Fonte: Folha de Camaçari

Título: "Deus Mata": pastora da Casa de Oração faz ameaças de morte a discípulos de Yalorixá

Após a morte da Yalorixá Mãe Dede, o Terreiro de Oyá Denã, localizado em Areias, município de Camaçari, Região Metropolitana de Salvador (RMS), voltou a ser alvo de intolerância religiosa na última sexta-feira, 31.

Desta vez foram feitas ameaças de morte contra integrantes do templo religioso de Candomblé.

De acordo com o policial militar, sargento Joselito Sena Santana, presente no momento da ocorrência, o ato delituoso foi cometido pela líder da Casa de Oração, pastora Edineide de Jesus dos Santos.
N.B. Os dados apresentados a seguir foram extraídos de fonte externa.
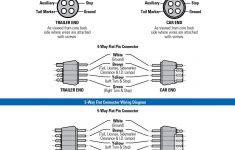 Gm 7 Pin Trailer Wiring | Manual E Books   7 Pin To 4 Pin Trailer Wiring Diagram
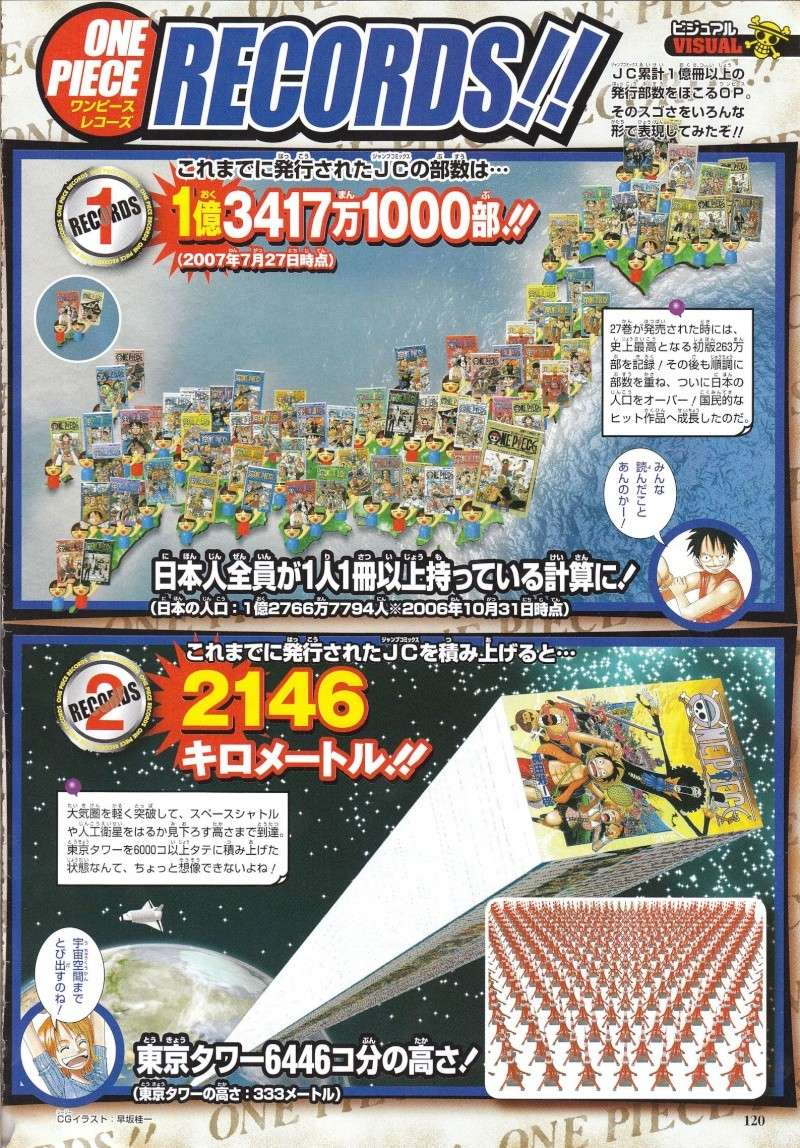 Sonderband One Piece 10th Treasures 12010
Também testemunharam o ato, a Yalorixá Mãe Olina e o pastor Lindival Viana Santana.

Telhas quebradas

O fato derivou a partir da acusação de que membros do Terreiro de Oyá teriam quebrado parte do telhado da "Casa" à pedradas.

Mesmo diante da negativa do fato, não satisfeita, Edineide teria ameaçado que o terreiro seria invadido, quebrados objetos de cultos e que não se responsabilizaria pelo que pudesse acontecer. Falou que "Jesus matava" e que poderia sair morte.

Segundo relato de Mãe Olina e também do sargento Santana, Edineide recusou-se a registrar boletim de ocorrência sobre o incidente, afirmando não ter tempo para isso.

"Deus mata, está na bíblia"

Durante o diálogo a pastora afirmou que cuida de pessoas em recuperação por envolvimento com drogas e delitos criminais. "Vocês vão ver o que vai acontecer. Morte é morte. Deus Mata, está na bíblia", sentenciou a líder.

A tentativa de intimidação aconteceu após a casa religiosa ser notificada na quinta-feira, 30, pela Secretaria de Desenvolvimento Urbano (Sedur) devido à ausência de licenciamento para funcionar.

Igreja Casa de Oração à margem da lei

Mesmo já tendo sido notificada por não possuir licenciamento para exercício das atividades no local, os rituais de intolerância religiosa, além de cotidianos, vem se agravando cada vez mais.

Praticadas pelos fiéis da Casa de Oração - sob o comando de Edineide e Lucas - as agressões são suspeitas de terem ocasionado a morte da Yalorixá mais idosa da cidade de Camaçari, Mãe Dede

Mesmo após a morte da sacerdotisa, as reuniões na Casa de Oração continuam noite a dentro e madrugadas com rezas e cantorias em volume de som excessivo.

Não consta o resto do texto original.